Sono un fumatore semi-accanito, e vivo con 2 ex fumatori (accaniti, anche se non lo ammetterebbero nemmeno sotto torture inumane, che ne so, nemmeno se fossero costretti a guardare la De Filippi per più di venti minuti).
Già questa triste situazione mi candida a pieno titolo al premio Philip Morris 2004, ma non è finita.
C'è di peggio, molto di peggio.
Se l'ex fumatorA ormai si è rassegnata, e si limita a scuotere la testa ogni tanto sfoggiando degli occhioni tristi da mamma orsa ("Lordpolo, ma quanto stai fumando?), papà Lordpolo è un osso molto più duro.
Scena tipo
Lordpolo è rinchiuso nel suo studiolo e, tanto per cambiare, sta fumando.
N.d.r. Può fumare solo lì e nel suo bagno, ma dopo anni di clandestinità si è scocciato di far credere ai genitori che sia un onanista compulsivo senza possibilità di redenzione alcuna, ha fatto il suo coming out e dopo lotte intestine ha acquisito il diritto di fumare anche nel suo studio; il suo sedere ringrazia, chè fumare seduti sulla tazza del wc non è proprio una gran comodità.
La finestra è spalancata, la porta sprangata. E' diviso dal suo terribile padre da 1 porta della sua zona notte (chiusa) 1 porta del suo ingresso (chiusa) 1 porta scorrevole che lo divide dal salotto in cui dimora lo spregevole individuo (indovinate un po'... Chiusa anch'essa).
N.d.r. Già, perchè Lordpolo è un fumatore cortese, ed in fin dei conti nemmeno a lui fa impazzire la puzza di fumo per tutta la casa. Per questa ragione ogni sigaretta è preceduta da una cerimonia di sprangatura di porte e portoni che nemmeno il frate guardiano del Nome della rosa.
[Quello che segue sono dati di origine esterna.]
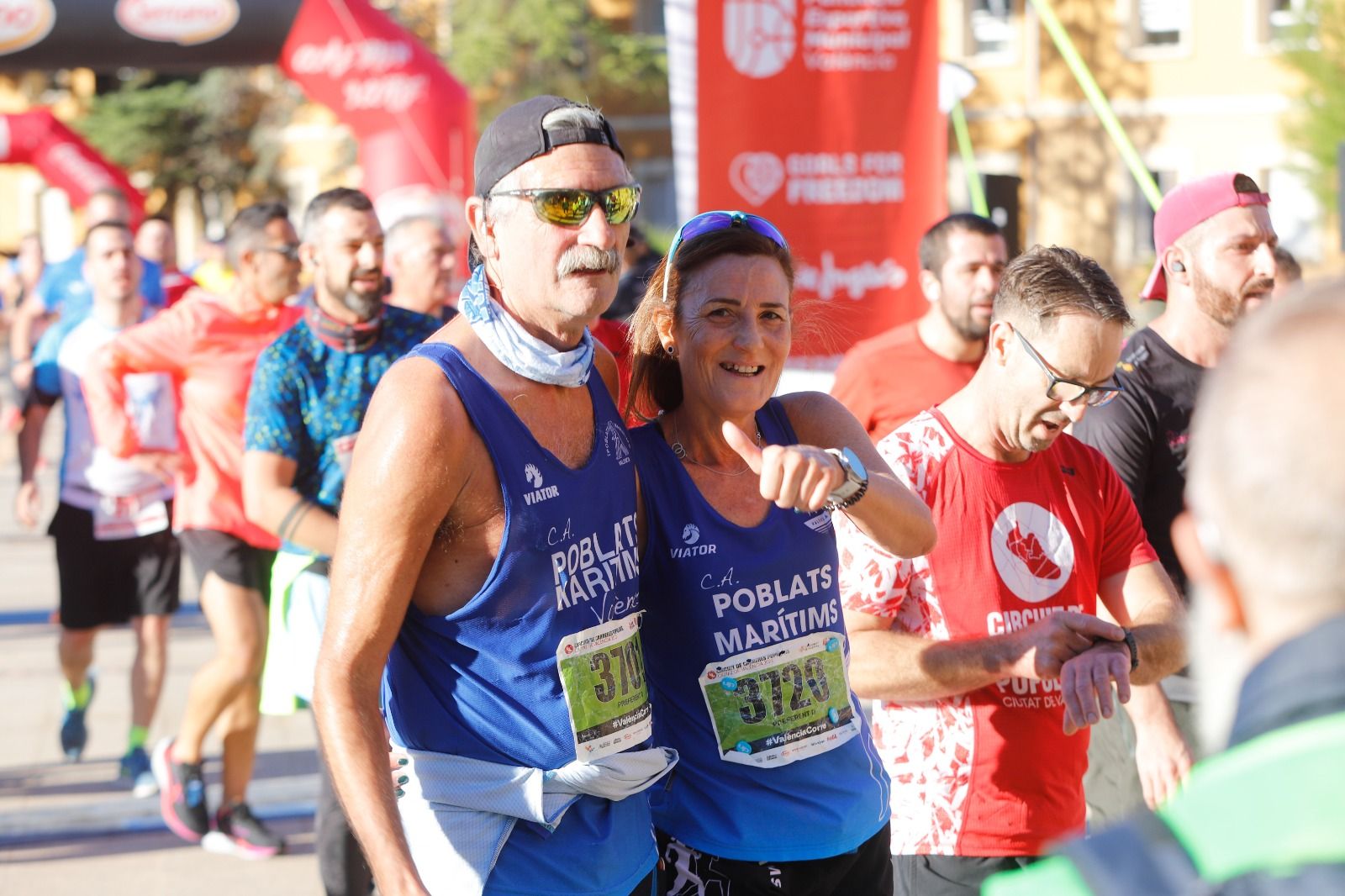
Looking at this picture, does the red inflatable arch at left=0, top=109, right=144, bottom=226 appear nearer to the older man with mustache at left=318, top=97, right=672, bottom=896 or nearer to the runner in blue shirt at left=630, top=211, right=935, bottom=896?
the runner in blue shirt at left=630, top=211, right=935, bottom=896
Nella sonnecchiosa quiete che avvolge casa Lordpolo, un urlo belluino, che arriva smorzato dalle 4 porte sprangate, ma che rimane perfettamente percettibile: "Ma porca miseria, CHE PUZZAAAAA!!! SPEGNI QUELLA CACCHIO DI SIGARETTA!!!"
N.d.r. Specialmente negli ultimi tempi i termini non sono così civili, e il tono di voce con cui vengono pronunciati si avvicina pericolosamente al muro del suono.
Lordpolo, in preda all’ansia, butta la sigaretta dalla finestra.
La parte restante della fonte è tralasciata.